I have an unusual relationship with videogames. Especially for someone born at the tail end of ’93.
Unlike most of my friends growing up, videogames did not play a major role in my childhood. My afternoons were filled instead with sports, arts, and adventure. As a young boy I swam and played football for local clubs, and joined as many of my school’s sport teams as possible, from baseball to rugby and everything in-between. I filled the rest of my free time skateboarding, riding my bike, running around the local park hunting for ‘treasure’, or playing one of any number of imagination games with my friends. Once I tired I would sit at the piano or mess around on one of dad’s guitars, read a book, write my own stories, or get messy painting or making things long before I’d sit down at a console, mostly setting one up when a friend came round or for the odd game of something against my dad before bed; I never played regularly enough to justify leaving a system plugged into the telly like at some of my friends’ houses.
That’s not to say I wasn’t a typical child of my time; I did not escape the clutches of Pokémon cards and, later, Beyblades, but simply never showed enough interest in videogames to justify saving pocket money to spend on them. Throughout my entire life I’ve owned a total of two consoles, and didn’t actually buy either. The first was a hand-me-down SNES from a friend of my parents, on which I have fond memories of playing Zelda: A Link To The Past, Super Mario World, Mortal Kombat, and a game that a nostalgia-inducing internet search tells me wasn’t called ‘Chupa Chups Land’ as I had remembered, but Zool (though anyone familiar with the game will surely understand why the former made more sense to a small child). I later came into possession of the original PlayStation, this time a gift from an uncle to whom the device had become redundant following the release of the PlayStation 2.

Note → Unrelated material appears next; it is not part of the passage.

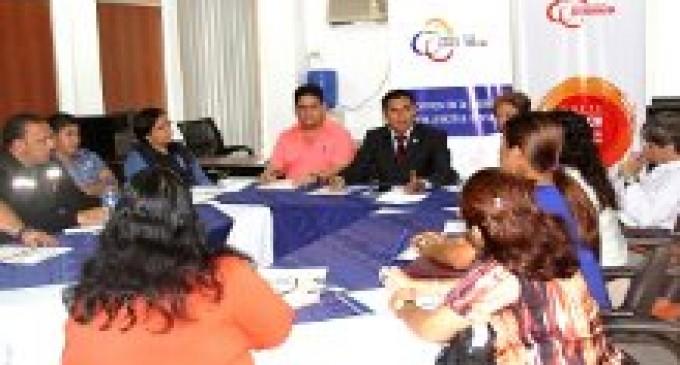Judicatura de Los Ríos articula acciones de ayuda para víctimas de violencia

It is, of course, the former that lead to my excitement at the prospect of Nintendo’s new Mini Nintendo Entertainment System or ‘NES’–the console that preceded my beloved Super Nintendo Entertainment System. Whilst not the 16-bit gem I grew up with, I instantly knew I couldn’t miss this opportunity to get my hands on a version of its 8-bit predecessor in all its pixelated glory. What’s more, amongst the 30 titles it comes bundled with are a selection of Mario and Zelda titles, and don’t get me started on the music… Pure nostalgia! Admittedly the experience won’t quite be complete without those clunky cartridges that could be cured of any glitches with a simple blow, but on the bright side the emulator really shouldn’t glitch. Sure, videogames may not have been a defining part of my childhood, but, bit-part or not, the Nintendo Mini Classic promises to bring me straight back to those simpler times.

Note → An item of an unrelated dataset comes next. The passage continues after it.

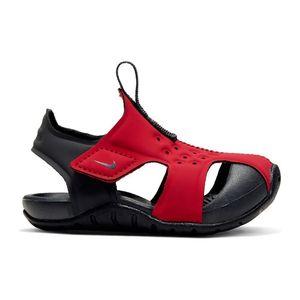 Nike Schuhe Sunray Protect 2, 943827603, Größe: 21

Aware that the generation before me would have grown up with the NES itself (which made its debut in Japan as the Family Computer, or Famicom, in 1983, reaching consumers in North America and Europe as the NES in 1986) and would likely snap them up at the system’s modest £49.99 price, I was very early to preorder the device (in early July, four months before the device’s scheduled release date no less), opting to do so through Game. Big mistake. You can imagine my horror when I discovered an email from the 8th of November, only three days before the console’s release, telling me that payment had failed for an ‘unknown reason’ and therefore my order had been cancelled. I checked my payment details: all valid and up-to-date. I checked my game account; surely the email must have been sent by mistake? “Order Status: Cancelled”. With my heart in my mouth I then called what turned out to be the world’s most useless customer service team, who not only failed to explain the cancellation (though admitted mine is not a unique incident) but also refused to reinstate my order. Great. To my dismay, aside from re-sellers asking double and triple the price, nowhere online seems to have the system or the extra controller in my now-cancelled pre-order in stock anymore…

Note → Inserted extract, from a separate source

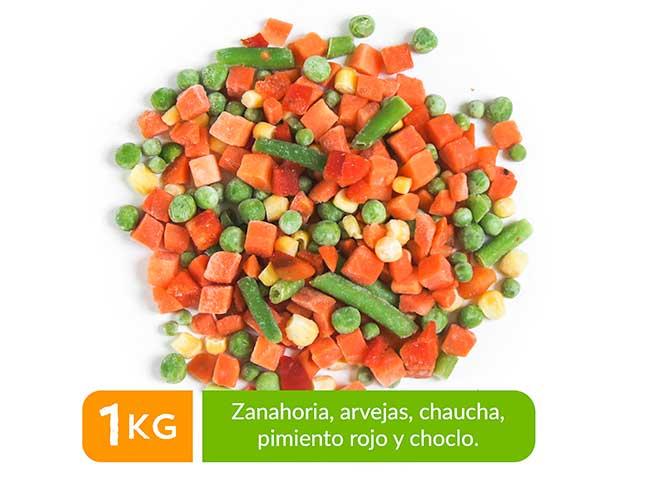 Mix Mexico por 1 kg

Whilst reluctant to let this experience damped my spirits or reduce my excitement for this new/old addition to the Nintendo family, I couldn’t be any less impressed with Game and their lacklustre customer support, and would urge anyone and everyone to avoid pre-ordering with them at all costs. As for me, it looks like tomorrow I’ll be off to the shops first thing in the hope that I can get lucky. Fingers crossed!